In a month where ride-sharing companies almost considered leaving a state entirely over background check policies, this latest incident is likely to reignite questions about the companies’ own efforts: A Boston Lyft driver who’s accused of stabbing a passenger on Christmas Day had a prior conviction that, according to Lyft’s background check standards, should’ve made her ineligible to drive for the company.
Kiona Thomas, 25, was previously convicted for possession of a class B substance and resisting arrest in 2010. And, as the Boston Herald noted, the offense should’ve made her ineligible to drive for Lyft.

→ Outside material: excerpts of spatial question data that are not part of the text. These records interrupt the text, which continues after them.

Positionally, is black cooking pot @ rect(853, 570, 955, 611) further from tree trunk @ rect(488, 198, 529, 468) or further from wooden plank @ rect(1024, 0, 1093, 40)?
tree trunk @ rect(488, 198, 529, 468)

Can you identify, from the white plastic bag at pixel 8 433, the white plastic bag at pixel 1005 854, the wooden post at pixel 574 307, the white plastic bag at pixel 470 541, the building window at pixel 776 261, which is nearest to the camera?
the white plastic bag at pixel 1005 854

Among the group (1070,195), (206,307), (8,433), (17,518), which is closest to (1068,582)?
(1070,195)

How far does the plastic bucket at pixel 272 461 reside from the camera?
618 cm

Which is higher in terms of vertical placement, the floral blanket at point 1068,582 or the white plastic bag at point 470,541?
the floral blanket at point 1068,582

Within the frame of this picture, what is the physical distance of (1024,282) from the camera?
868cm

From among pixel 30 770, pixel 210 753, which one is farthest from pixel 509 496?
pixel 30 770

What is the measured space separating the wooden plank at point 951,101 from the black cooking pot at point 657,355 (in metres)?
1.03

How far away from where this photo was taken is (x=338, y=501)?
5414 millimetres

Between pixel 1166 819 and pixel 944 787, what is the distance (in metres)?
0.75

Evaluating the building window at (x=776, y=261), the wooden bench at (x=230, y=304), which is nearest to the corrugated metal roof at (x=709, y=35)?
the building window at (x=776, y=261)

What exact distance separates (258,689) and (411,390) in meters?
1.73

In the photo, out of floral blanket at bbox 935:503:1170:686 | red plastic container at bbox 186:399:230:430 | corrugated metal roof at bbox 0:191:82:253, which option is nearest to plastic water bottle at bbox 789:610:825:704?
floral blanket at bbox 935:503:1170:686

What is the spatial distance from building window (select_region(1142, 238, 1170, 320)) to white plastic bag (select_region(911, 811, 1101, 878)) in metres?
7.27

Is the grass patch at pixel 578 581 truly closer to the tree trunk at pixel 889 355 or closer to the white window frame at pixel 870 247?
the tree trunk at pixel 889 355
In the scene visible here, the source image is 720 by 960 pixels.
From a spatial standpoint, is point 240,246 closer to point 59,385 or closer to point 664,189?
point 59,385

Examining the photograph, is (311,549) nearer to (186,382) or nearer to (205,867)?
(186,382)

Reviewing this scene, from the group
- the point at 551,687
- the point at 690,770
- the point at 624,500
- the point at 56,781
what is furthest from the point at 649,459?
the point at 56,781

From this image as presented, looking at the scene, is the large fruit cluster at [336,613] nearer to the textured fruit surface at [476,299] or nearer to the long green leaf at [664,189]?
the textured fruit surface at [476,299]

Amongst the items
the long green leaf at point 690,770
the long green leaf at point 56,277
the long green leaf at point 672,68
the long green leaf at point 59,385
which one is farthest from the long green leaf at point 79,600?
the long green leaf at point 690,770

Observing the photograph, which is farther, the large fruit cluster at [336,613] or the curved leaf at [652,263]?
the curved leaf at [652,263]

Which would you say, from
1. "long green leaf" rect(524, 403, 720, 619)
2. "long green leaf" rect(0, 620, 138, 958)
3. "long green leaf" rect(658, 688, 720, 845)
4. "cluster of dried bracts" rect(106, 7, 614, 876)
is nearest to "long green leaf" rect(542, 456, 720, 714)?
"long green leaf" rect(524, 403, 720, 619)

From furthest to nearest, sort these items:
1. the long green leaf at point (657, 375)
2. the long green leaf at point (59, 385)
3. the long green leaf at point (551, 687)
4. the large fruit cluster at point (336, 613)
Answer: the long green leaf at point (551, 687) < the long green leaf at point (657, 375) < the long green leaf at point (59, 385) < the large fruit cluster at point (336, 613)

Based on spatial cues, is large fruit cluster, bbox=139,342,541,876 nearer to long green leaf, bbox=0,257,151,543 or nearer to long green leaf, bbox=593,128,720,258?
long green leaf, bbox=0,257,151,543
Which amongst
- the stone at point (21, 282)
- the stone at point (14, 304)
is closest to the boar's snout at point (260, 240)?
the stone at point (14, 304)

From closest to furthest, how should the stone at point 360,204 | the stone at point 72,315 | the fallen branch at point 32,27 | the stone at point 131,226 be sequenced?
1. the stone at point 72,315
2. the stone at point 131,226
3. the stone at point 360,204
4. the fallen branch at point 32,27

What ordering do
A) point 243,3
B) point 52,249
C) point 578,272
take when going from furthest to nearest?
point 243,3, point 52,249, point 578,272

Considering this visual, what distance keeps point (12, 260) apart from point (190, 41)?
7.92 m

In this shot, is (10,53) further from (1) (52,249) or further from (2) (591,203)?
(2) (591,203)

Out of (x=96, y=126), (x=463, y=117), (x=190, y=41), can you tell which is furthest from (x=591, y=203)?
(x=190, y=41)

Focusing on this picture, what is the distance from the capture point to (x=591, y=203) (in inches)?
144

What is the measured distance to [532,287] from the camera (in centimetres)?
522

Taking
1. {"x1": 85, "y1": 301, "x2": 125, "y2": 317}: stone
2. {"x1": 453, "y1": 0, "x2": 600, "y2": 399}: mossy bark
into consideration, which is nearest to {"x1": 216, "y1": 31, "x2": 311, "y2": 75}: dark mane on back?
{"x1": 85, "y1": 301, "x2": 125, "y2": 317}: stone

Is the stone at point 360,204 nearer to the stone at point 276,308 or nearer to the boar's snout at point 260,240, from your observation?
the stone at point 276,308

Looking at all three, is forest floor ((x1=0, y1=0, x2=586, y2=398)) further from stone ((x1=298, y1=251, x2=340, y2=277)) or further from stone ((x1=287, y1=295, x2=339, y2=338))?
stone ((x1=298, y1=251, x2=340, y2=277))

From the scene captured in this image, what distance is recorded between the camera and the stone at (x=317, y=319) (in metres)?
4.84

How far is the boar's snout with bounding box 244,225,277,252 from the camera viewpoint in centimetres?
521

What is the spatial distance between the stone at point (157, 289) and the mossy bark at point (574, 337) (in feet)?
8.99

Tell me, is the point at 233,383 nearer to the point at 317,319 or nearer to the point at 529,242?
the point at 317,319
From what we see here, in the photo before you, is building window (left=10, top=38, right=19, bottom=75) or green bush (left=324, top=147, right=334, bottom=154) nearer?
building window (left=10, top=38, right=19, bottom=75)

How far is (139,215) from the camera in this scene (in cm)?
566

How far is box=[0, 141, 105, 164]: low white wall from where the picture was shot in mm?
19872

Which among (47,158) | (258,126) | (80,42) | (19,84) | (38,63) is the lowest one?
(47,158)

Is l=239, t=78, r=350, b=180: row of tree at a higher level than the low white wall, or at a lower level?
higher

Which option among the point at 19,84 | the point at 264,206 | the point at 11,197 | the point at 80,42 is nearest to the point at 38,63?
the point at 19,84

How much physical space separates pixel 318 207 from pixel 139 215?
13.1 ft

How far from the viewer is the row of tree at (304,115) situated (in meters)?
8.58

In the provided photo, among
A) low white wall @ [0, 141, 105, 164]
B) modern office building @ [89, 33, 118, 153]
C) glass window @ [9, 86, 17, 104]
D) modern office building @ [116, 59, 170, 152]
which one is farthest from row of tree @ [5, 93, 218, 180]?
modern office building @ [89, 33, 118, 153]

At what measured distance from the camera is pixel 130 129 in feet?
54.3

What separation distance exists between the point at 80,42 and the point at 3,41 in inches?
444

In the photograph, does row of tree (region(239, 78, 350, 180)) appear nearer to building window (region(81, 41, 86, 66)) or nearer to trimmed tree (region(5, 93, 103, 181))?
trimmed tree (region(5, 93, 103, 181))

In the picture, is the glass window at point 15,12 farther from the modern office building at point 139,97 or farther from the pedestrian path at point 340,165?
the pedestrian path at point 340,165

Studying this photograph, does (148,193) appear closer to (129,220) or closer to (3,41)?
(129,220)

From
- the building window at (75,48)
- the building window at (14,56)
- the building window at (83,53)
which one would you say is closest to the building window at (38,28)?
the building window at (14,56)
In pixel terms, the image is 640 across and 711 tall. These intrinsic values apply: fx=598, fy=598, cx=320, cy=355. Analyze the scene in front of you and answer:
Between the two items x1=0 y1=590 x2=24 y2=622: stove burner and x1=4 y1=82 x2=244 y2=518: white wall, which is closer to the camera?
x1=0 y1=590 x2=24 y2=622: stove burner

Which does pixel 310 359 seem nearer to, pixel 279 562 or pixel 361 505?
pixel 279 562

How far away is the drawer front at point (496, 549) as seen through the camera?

According to Lyft’s standards for background checks, “Every driver is screened for criminal offenses and driving incidents.” The standards say a driver will be ineligible if the background check reveals convictions within the past seven years that include: a violent crime, a felony, or a drug-related offense.
Lyft didn’t immediately respond to a request for comment. In a statement to the Boston Globe, the company didn’t respond to questions from the newspaper about her record, but said Thomas — who was arraigned on Tuesday for one charge of assault with intent to commit murder and is held on $15,000 bail — has been “permanently deactivated” from its system and had violated Lyft’s no-weapons policy.
“We remain ready and willing to assist law enforcement as they investigate this tragic incident,” the statement said.
The emergence of Thomas’ background comes as the state of Maryland agreed last week to exempt both Lyft and Uber from requiring drivers to undergo an extensive fingerprint-based background check, saying the companies’ checks were “as comprehensive and accurate as the fingerprint-based background check.” The move, at the very least, prevented both ride-sharing services from fleeing the state, as they did earlier this year in the city of Austin.
Elsewhere, in Michigan, an Uber driver was charged this month for allegedly stabbing a passenger several times during a snowstorm, after the victim tapped on his window. That driver, Jacob Allemon, has no reported criminal record.
In August, Massachusetts Governor Charlie Baker signed new legislation that requires Uber and Lyft drivers in the state to undergo a state background check, as well. Those checks won’t be completed until April 3.
Thomas is due back in court January 27.